Nous avions répondu, alors, par l'essor de la Doctrine pratique qui échappe à la doctrine traditionnelle et universitaire, non par ses auteurs, mais par les enjeux sociétaux et rétrospectifs qu'elle obère pour répondre à de simples questions : la loi ou la jurisprudence me permettent-elles d'agir ainsi ? Quel est le bon modus operandi ? Quel est le bon comportement juridique à adopter ? Autant de questions qui requièrent des réponses pragmatiques, parfois à la lisière du droit, des réponses d'applicabilité directe. Au final, la doctrine pratique laisse peu de place au questionnement sans réponse, en qualité de meilleur ennemi du vide juridique.

Le blog constitue un média comme un autre pour diffuser toutes les doctrines. Nombre de Professeurs tiennent des blogs, voire de grande qualité, surtout parmi les auteurs écrivant chez Lexbase. La question n'est donc pas le format, mais assurément la qualité de l'auteur et de son interprétation. Car l'on ne peut résolument pas laisser l'intelligibilité de la Parole à n'importe qui : l'enjeu sociétal est trop important. Le coupable n'est pas le porte-voix, mais celui qui tonne de la voix...

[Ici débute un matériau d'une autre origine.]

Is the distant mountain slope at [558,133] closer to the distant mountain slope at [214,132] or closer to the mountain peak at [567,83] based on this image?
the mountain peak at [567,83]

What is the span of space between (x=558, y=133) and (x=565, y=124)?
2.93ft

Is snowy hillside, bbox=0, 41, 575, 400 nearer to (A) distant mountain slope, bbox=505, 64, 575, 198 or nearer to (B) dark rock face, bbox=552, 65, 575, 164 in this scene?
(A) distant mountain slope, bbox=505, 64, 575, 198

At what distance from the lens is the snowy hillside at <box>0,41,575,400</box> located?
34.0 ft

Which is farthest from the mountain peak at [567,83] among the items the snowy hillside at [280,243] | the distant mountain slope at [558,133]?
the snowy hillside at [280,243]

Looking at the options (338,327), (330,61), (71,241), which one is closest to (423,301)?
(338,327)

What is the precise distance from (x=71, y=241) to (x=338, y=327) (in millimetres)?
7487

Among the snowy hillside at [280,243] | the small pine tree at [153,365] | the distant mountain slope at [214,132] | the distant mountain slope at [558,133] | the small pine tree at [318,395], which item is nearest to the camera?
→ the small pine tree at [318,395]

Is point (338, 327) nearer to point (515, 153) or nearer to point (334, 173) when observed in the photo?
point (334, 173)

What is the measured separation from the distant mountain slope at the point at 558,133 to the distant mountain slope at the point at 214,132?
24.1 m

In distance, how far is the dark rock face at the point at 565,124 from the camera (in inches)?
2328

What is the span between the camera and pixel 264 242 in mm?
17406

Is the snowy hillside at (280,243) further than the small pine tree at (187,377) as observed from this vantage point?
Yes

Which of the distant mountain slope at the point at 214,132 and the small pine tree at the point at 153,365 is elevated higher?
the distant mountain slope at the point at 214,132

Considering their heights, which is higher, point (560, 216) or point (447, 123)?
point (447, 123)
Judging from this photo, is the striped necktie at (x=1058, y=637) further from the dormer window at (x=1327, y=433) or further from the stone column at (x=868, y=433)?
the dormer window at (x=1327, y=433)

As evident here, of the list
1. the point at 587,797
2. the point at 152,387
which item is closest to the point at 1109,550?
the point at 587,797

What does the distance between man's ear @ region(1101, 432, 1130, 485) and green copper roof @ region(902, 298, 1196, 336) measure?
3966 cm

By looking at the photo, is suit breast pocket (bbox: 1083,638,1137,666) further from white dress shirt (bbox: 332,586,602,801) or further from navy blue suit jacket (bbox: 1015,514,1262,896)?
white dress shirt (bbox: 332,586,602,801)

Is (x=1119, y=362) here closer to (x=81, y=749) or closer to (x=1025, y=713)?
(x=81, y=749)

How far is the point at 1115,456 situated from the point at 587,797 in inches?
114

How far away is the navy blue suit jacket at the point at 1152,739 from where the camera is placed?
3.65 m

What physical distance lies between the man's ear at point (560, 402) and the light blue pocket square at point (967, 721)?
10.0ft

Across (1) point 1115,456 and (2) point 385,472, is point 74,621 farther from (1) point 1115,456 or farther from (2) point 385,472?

Quant à l'accès à cette doctrine ? C'est l'éternelle question de la gratuité de l'analyse contre la scientificité de la publication qu'il faut dépasser par les valeurs (immédiateté, personnalisation, interprétation, authenticité, accessibilité, incarnation, mécénat, trouvabilité) qui innerve les éditeurs juridiques. Cette gratuité, cette diversité de la doctrine, ne doivent pas, en revanche, confiner les éditeurs juridiques à la legal tech. La valeur ajoutée d'un éditeur juridique sera de combiner la doctrine de ses auteurs à l'algorithme du big data. Si la Doctrine migre entièrement vers les blogs, c'est cette combinaison qui s'étiolera ; pire le droit pourrait paradoxalement devenir une science exacte chez les éditeurs, quand il resterait une science humaine sur les blogs juridiques... Une fois encore, tout est une question de savant dosage entre l'offre doctrinale et les besoins documentaires des professionnels, d'abord, des sujets de droit, ensuite.